Using the selfJoin() Function

The selfJoin() function enables efficient collation of information within a repository by executing two queries and joining them on a common field, similar to a traditional join operation but specifically designed for shared command fields.
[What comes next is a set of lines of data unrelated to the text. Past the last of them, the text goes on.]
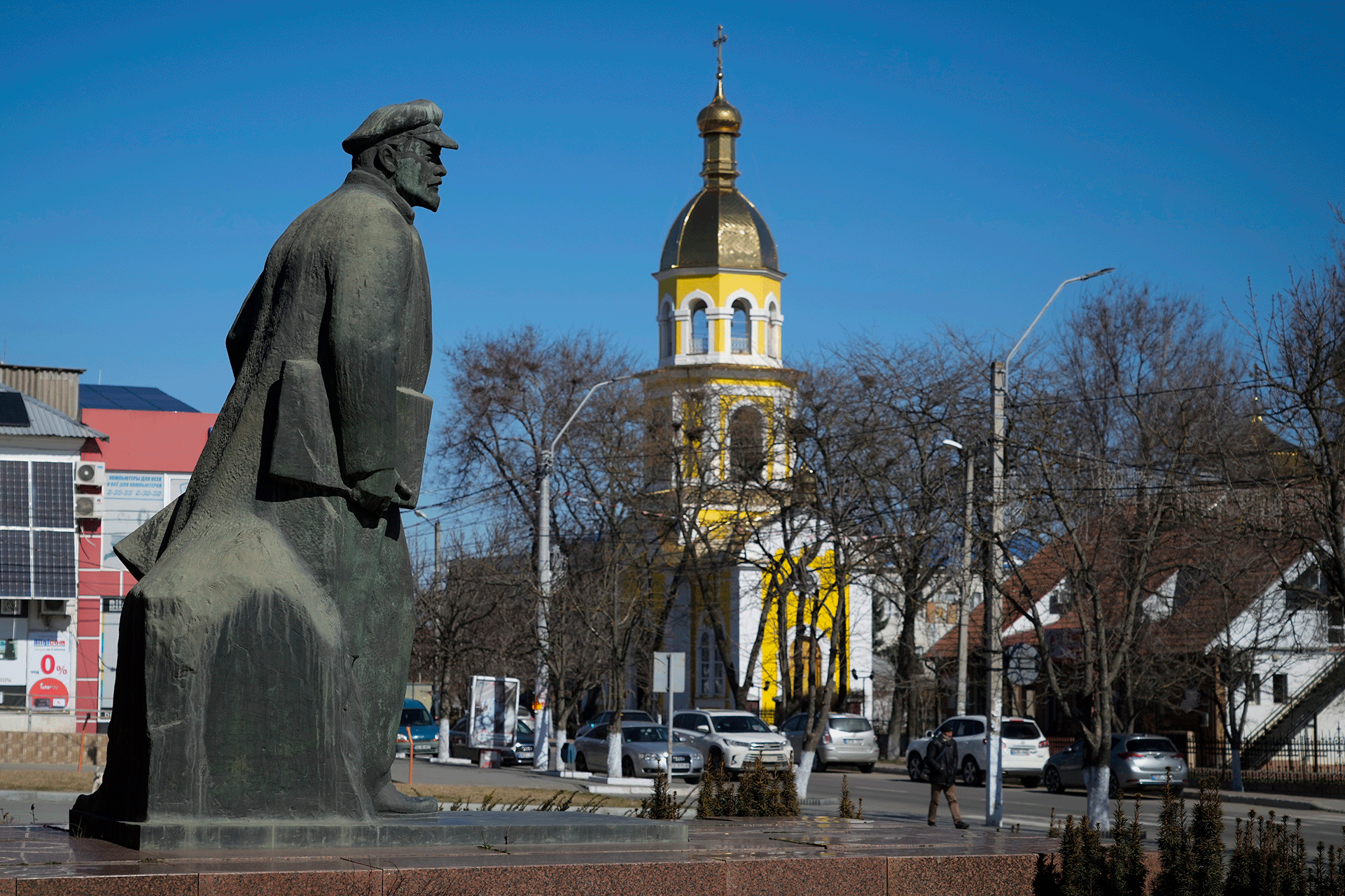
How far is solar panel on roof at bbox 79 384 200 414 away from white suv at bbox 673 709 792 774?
19781 mm

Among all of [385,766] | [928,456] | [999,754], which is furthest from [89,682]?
[385,766]

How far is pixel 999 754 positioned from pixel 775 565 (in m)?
19.5

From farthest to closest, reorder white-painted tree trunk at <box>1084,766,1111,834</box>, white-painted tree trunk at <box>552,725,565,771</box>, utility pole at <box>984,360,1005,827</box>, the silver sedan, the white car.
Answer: the white car
white-painted tree trunk at <box>552,725,565,771</box>
the silver sedan
utility pole at <box>984,360,1005,827</box>
white-painted tree trunk at <box>1084,766,1111,834</box>

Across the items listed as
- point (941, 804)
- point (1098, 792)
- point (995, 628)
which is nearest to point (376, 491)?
point (1098, 792)

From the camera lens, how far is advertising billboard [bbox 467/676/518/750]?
1303 inches

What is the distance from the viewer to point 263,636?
6.66m

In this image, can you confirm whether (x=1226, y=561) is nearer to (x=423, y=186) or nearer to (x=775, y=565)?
(x=775, y=565)

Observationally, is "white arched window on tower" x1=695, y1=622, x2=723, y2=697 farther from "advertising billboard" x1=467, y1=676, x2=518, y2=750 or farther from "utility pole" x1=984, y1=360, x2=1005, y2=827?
"utility pole" x1=984, y1=360, x2=1005, y2=827

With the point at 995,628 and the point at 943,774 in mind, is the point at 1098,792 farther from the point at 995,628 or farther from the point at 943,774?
the point at 995,628

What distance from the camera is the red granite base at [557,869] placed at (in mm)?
5730

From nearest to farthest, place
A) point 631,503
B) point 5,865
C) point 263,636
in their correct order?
point 5,865 → point 263,636 → point 631,503

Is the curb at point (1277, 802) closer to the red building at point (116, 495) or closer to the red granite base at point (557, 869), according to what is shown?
the red granite base at point (557, 869)

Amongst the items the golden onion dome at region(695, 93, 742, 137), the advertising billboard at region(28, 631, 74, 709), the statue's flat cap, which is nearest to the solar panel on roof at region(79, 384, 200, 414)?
the advertising billboard at region(28, 631, 74, 709)

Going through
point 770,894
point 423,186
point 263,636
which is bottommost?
point 770,894
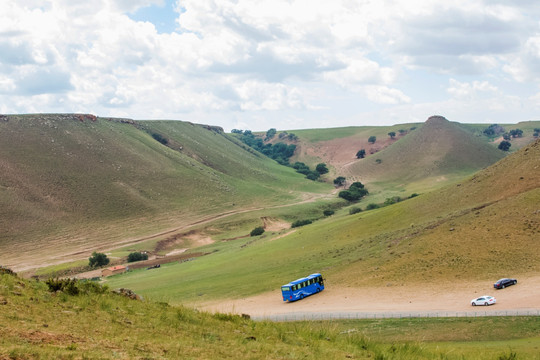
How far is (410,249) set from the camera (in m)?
54.7

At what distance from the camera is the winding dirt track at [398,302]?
37.8 meters

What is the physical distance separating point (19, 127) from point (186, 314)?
145 meters

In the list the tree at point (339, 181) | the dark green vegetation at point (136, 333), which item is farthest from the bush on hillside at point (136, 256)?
the tree at point (339, 181)

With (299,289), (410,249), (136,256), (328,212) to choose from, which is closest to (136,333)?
(299,289)

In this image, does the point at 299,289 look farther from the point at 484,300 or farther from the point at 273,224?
the point at 273,224

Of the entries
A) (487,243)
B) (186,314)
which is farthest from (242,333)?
(487,243)

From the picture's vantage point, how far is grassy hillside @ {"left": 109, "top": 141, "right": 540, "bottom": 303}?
49312 mm

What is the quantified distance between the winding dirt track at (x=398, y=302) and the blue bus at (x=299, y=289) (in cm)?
60

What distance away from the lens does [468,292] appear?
4297 cm

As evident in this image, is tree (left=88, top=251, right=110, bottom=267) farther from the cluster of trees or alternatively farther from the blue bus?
the cluster of trees

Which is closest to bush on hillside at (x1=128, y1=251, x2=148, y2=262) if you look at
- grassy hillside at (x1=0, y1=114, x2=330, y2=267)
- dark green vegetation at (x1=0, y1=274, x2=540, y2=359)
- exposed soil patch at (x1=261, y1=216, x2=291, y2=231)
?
grassy hillside at (x1=0, y1=114, x2=330, y2=267)

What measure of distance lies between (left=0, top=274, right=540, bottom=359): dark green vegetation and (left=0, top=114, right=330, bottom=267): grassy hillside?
75095 millimetres

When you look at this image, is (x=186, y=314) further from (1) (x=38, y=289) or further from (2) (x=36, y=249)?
(2) (x=36, y=249)

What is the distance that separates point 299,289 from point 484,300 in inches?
696
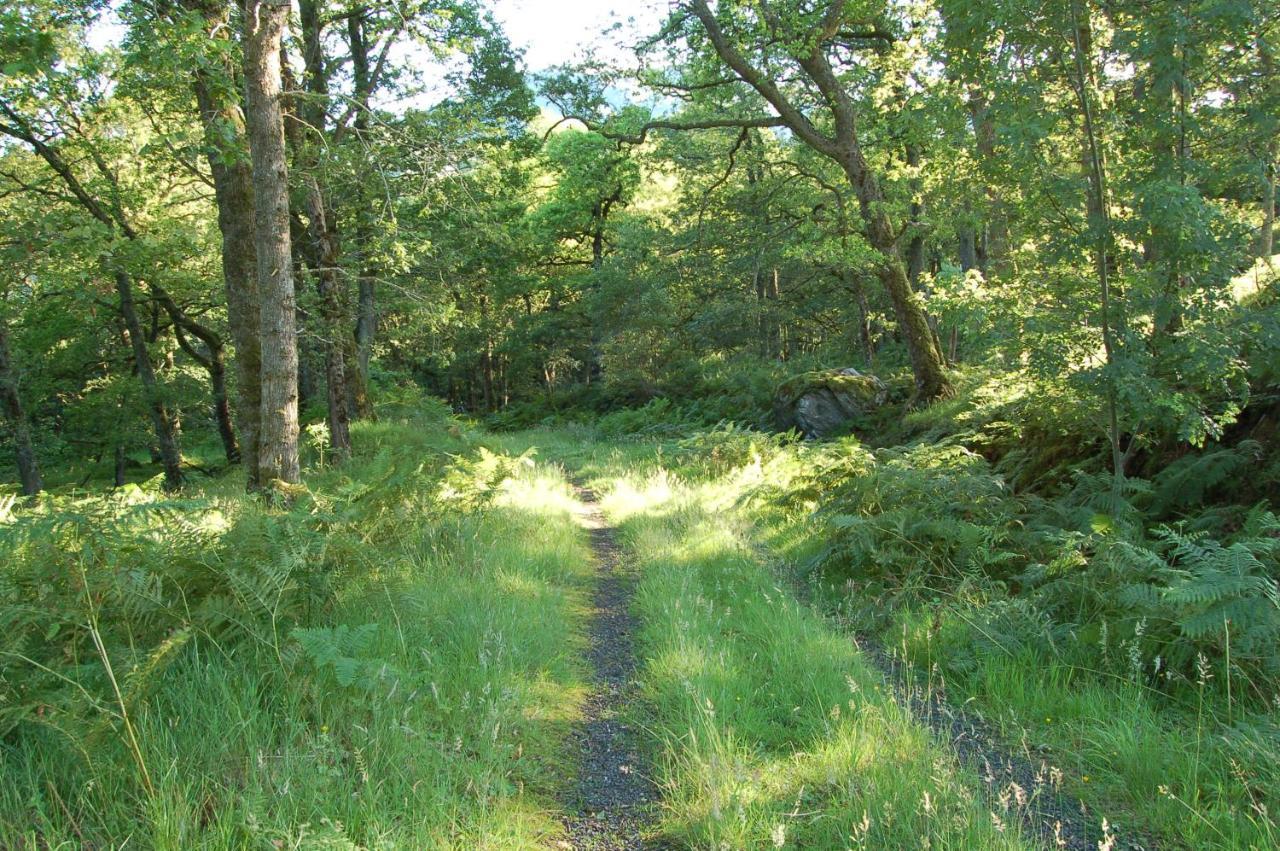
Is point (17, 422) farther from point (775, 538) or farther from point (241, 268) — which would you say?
point (775, 538)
Through practical examples using connection data with source and destination addresses, the documentation demonstrates how selfJoin() can effectively summarize information across connection IDs, offering better performance than groupBy() for larger datasets.

The selfJoin() function does not perform a join in the traditional sense, but is designed to collate information from a repository within a query where they share a command field.

selfJoin() executes two queries, the primary query and subquery, and joins on a common field (specified by the field parameter) between the two queries in a similar fashion to join().

For example, given input data the includes the source and destination address for connections and a common connection ID:

Raw Events
from=192.168.1.15 to=10.0.0.22 connid=b36ecce120f181c6e79560c3160dd950
from=192.168.1.11 to=10.0.0.0 connid=532d011f0a5bf80e9b346e9e0dccbd0b
from=192.168.1.6 to=10.0.0.9 connid=d8b674841c6fc75f24572ccd6c9e92ea
from=192.168.1.20 to=10.0.0.11 connid=7fb64aeef6f08fd2f2724c07540adb02
from=192.168.1.14 to=10.0.0.7 connid=d8b674841c6fc75f24572ccd6c9e92ea
from=192.168.1.230 to=10.0.0.203 connid=2057644393c7ff4636d6911bfb674729
from=192.168.1.3 to=10.0.0.17 connid=1644bdaa1cad36b146955e09e0ac0319
from=192.168.1.11 to=10.0.0.13 connid=cd244fc908fb252f9a8ee5e1eb4f4d5c
from=192.168.1.22 to=10.0.0.5 connid=7b5ff133f72d6d5772f72d5db9fc5978
from=192.168.1.21 to=10.0.0.16 connid=fa59f655637787487486ab6a39c6c76e
from=192.168.1.15 to=10.0.0.0 connid=4f69ae37daf6f0f3c12cee4f0349201a
from=192.168.1.24 to=10.0.0.22 connid=b4454f0cca4d4d57f808bdc97db0cb4f
from=192.168.1.10 to=10.0.0.22 connid=904f87cd6281192c8ce4baacee1bf0c2
from=192.168.1.12 to=10.0.0.20 connid=305bb06e3a1c58a1806136b1de4a659b

The following query will summarize the information for source and destination across the connection ID:

logscale
selfJoin(field=connid,where=[{from="192.168.1.7"},{to="10.0.0.12"}])

This would output the following result:

connid
262565314144352e22375b816abbcd3c
55d29bf268390a96fc6891f8f5f3fb35
7b5ff133f72d6d5772f72d5db9fc5978
9ea512baa6655f0e27f247650f36aca5
bbad6ec69d8cc416aaefc229452586a3
cd244fc908fb252f9a8ee5e1eb4f4d5c

This process can be more efficient than using a groupBy() for larger datasets.